Le Médiateur de la République a effectué, du 17 au 20 novembre dernier, une visite de travail dans la région de Diffa. Me Ali Sirfi Maiga, a mené, au cours de son séjour dans la capitale du Manga, plusieurs activités notamment l’installation officielle de son délégué régional et la tenue des sessions de dialogue communautaire sur les violences faites aux enfants.
Arrivé mercredi dernier à Diffa, où il a été accueilli à sa descente d’avion par le Gouverneur de la région, M. Issa lamine, en compagnie du Ministre des Industries en mission d’évaluation de la campagne agro sylvo pastorale dans la région, le Médiateur de la République, Me Ali Sirfi Maiga, s’est rendu directement au centre des œuvres universitaires de Diffa. Le Médiateur de la République est allé s’enquérir des conditions d’études et d’hébergement des étudiants de l’Université de Diffa où il a été reçu par le Recteur, Pr Ali Mahamane entouré de ses principaux collaborateurs. Créé par la loi n° 2014-40 du 19 aout 2014, l’Université de Diffa a pour thématique de base Ecologie et Environnement et est composée d’une faculté des sciences agronomiques (FSA), d’un institut supérieur en environnement et écologie (IS2E), et d’un centre des œuvres universitaires.
L’effectif des étudiants est passé d’une centaine à sa création à 850 à la rentrée académique 2019-2020. Les étudiants sont encadrés par 33 agents dont 18 enseignants, ce qui fait que l’Université fait souvent recours à des vacataires selon le Pr Ali Mahamane dans sa présentation. Le Recteur a indiqué que malgré l’insuffisance en ressources humaines, l’Université de Diffa a formé à cette date, 41 étudiants en Master et 42 en licences qui ont tous trouvé du travail avec les ONG humanitaires. Le Professeur Ali Mahamane a aussi indiqué que dans le cadre de la recherche de la paix dans cette région souvent sous menaces d’attaques de terroristes de la secte de Boko Harem, l’Université de Diffa a contribué à travers l’organisation de plusieurs réflexions de haut niveau, notamment un colloque international sur la culture de la paix dans le Bassin du Lac Tchad, un symposium international sur la sécurité dans le Bassin du Lac Tchad, un symposium international sur la déradicalisation des jeunes et la réinsertion des repentis de Boko Haram et un forum international sur la gestion des ressources naturelles.

════════════════════

* [Travail demandé]:
**A)** Traduisez en anglais la phrase suivante de l’article sur la visite du Médiateur de la République à Diffa : « L’effectif des étudiants est passé d’une centaine à sa création à 850 à la rentrée académique 2019-2020. »
**B)** Affichez chaque ligne de la liste ci-dessous qui contient le mot « elevation ».

* [Données à traiter]:
════════════════════

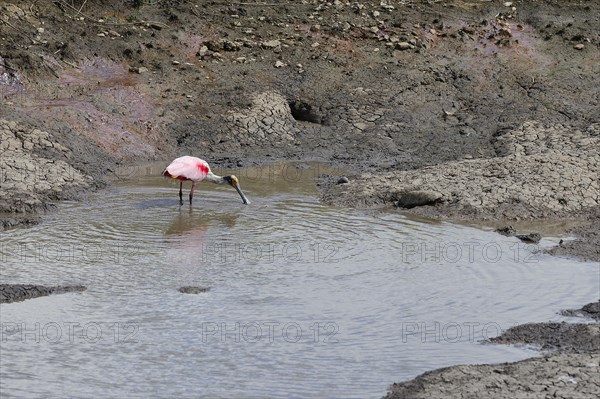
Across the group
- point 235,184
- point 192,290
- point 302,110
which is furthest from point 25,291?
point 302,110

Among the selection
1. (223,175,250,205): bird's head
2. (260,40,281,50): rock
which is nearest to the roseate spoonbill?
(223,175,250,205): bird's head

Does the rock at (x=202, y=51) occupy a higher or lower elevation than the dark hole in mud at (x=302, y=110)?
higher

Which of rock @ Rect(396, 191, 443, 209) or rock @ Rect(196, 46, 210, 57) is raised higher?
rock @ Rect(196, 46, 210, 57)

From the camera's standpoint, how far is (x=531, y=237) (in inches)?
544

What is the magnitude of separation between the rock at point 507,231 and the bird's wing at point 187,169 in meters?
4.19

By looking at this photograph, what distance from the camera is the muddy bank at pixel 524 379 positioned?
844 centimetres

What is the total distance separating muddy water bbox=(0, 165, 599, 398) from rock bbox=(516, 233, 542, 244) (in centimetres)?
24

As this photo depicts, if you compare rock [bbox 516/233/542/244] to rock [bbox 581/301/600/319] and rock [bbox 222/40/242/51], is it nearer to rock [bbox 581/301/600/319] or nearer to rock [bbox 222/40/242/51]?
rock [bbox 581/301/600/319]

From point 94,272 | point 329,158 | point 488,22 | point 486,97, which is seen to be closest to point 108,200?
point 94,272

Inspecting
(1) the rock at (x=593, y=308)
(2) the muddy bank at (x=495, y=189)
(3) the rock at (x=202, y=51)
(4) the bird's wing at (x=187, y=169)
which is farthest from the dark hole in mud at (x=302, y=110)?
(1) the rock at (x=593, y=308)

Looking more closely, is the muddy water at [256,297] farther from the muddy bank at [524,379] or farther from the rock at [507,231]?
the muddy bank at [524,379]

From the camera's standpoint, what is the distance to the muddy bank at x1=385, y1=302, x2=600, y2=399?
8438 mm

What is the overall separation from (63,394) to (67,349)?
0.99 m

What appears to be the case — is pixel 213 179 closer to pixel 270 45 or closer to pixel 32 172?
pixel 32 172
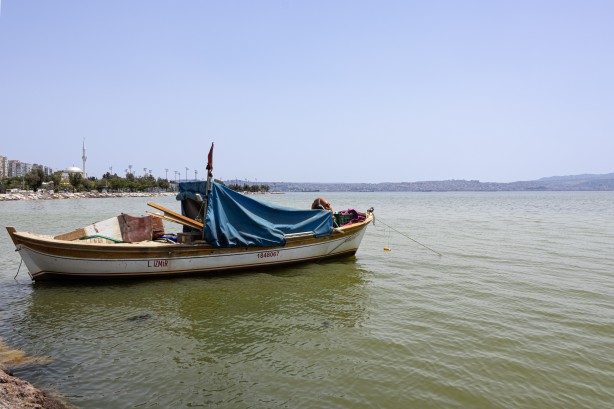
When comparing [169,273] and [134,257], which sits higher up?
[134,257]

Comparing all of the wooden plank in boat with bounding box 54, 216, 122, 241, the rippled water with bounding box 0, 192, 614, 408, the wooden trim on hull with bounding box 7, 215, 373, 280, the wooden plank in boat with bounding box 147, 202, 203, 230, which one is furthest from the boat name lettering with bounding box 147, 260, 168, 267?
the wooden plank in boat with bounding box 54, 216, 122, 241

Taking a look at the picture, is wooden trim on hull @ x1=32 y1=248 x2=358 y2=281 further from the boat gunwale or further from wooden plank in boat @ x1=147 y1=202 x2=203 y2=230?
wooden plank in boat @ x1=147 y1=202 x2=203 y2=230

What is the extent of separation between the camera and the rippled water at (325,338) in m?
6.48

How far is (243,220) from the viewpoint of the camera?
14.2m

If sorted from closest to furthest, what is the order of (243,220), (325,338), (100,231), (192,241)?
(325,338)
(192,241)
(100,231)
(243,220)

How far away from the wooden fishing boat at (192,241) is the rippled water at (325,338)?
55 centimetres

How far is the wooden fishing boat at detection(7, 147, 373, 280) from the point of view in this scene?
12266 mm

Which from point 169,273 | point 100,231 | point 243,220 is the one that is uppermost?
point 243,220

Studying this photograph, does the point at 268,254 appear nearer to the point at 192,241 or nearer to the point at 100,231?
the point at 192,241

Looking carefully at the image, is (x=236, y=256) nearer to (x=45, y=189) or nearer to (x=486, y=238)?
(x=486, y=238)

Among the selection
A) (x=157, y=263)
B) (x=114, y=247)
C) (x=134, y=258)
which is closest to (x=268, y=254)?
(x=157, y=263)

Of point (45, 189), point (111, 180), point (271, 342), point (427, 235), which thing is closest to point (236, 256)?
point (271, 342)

════════════════════

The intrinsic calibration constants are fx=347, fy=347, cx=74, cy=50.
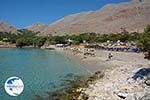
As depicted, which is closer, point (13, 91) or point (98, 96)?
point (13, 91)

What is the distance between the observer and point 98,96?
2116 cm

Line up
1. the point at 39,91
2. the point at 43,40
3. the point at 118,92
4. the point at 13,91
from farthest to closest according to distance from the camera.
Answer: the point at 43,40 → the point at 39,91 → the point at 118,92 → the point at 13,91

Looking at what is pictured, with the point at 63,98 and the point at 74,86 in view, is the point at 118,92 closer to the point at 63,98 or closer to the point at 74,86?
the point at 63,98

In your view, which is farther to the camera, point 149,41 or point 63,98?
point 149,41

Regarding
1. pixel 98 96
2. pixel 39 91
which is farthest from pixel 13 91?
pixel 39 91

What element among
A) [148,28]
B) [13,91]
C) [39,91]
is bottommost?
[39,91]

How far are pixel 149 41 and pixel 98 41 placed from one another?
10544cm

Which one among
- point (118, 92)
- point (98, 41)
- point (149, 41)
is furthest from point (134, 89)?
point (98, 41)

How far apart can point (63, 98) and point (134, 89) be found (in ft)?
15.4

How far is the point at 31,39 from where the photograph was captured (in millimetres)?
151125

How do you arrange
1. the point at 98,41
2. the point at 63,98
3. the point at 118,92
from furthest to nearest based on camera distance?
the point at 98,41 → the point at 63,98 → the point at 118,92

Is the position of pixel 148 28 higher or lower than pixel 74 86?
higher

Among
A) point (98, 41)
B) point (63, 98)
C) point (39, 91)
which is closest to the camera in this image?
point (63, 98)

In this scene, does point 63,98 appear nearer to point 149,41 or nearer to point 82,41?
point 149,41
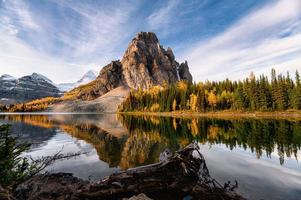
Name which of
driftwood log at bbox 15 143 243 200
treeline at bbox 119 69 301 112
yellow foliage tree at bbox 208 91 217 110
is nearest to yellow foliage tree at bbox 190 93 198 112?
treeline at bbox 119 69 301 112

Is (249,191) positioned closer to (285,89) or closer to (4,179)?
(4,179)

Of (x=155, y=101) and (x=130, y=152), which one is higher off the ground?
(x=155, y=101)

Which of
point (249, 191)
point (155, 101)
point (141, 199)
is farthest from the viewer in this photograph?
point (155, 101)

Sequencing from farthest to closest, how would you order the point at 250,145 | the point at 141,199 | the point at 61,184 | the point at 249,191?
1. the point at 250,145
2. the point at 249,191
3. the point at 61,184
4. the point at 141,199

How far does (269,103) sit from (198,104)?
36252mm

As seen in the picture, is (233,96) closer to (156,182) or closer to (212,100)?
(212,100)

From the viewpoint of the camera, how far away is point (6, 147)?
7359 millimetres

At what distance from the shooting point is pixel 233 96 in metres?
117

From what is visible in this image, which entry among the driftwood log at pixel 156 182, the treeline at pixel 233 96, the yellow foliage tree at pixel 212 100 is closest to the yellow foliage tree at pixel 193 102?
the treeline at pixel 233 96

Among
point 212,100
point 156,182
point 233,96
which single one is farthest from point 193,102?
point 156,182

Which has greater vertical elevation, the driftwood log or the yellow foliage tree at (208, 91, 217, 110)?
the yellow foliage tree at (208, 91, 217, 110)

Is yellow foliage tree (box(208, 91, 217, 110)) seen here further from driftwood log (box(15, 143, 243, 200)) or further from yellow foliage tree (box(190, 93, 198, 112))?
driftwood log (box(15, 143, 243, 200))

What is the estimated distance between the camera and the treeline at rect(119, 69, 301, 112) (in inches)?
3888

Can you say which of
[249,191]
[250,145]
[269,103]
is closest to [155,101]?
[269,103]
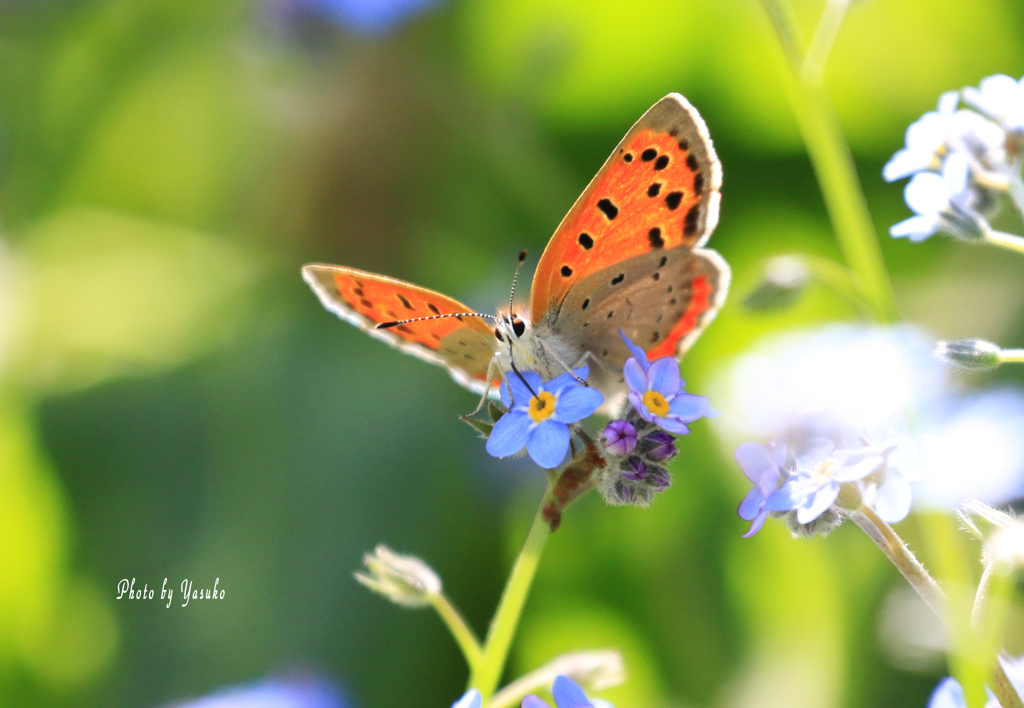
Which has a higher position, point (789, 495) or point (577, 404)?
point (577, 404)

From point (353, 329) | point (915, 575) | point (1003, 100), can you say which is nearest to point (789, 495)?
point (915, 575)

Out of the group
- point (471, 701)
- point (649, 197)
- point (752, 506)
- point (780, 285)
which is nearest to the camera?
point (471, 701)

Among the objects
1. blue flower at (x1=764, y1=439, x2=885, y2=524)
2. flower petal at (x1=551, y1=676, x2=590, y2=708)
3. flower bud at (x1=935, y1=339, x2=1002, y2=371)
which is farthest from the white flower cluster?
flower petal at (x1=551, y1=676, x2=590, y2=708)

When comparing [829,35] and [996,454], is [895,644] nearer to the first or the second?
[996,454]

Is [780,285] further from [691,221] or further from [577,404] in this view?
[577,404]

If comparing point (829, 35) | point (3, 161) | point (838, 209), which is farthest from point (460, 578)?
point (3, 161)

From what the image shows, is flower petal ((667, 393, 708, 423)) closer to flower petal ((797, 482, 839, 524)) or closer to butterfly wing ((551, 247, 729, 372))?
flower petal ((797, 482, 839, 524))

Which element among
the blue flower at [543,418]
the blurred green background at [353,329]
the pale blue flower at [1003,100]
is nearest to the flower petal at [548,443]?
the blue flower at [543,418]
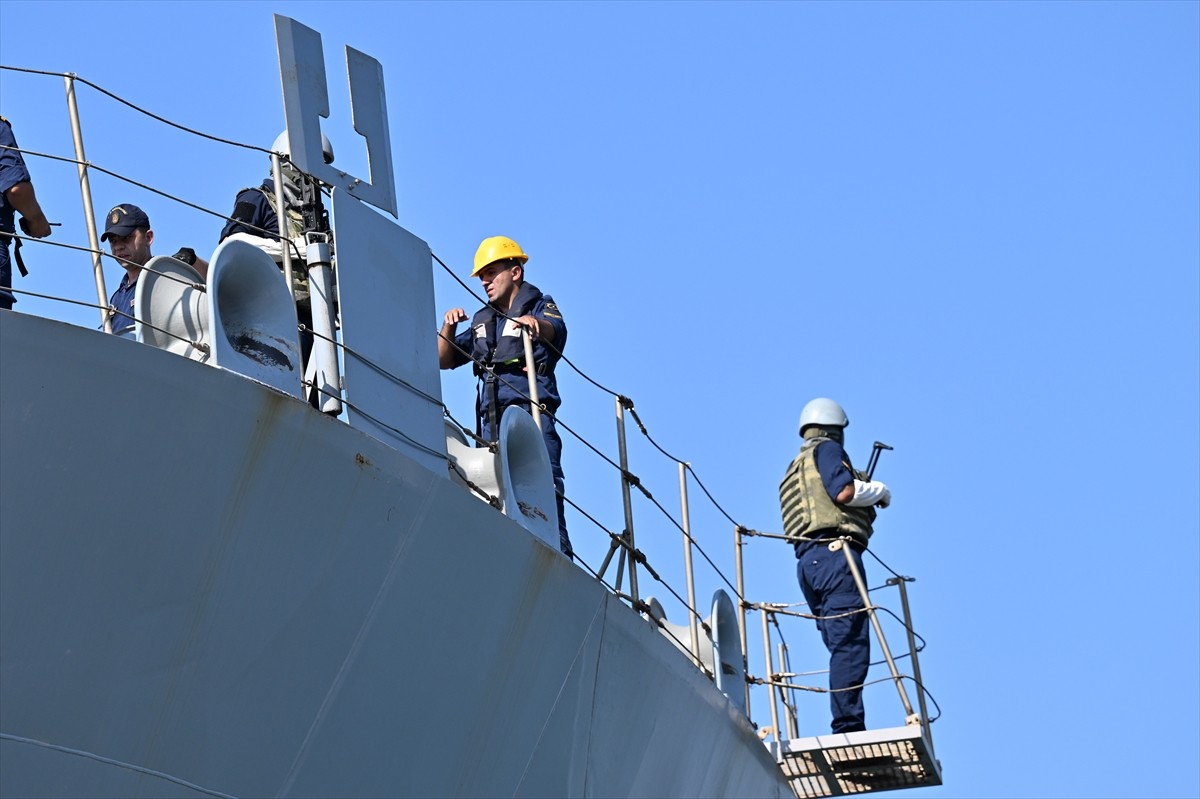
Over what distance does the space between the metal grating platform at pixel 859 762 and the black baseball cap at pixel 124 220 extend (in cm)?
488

════════════════════

* [Corrigé détaillé]:
**A)** The student enrollment grew from about a hundred when the university was founded to 850 at the start of the 2019-2020 academic year.

**B)**
Does the rock at (x=202, y=51) occupy a higher or lower elevation than the dark hole in mud at (x=302, y=110)?
Which has greater vertical elevation, the driftwood log or the yellow foliage tree at (208, 91, 217, 110)?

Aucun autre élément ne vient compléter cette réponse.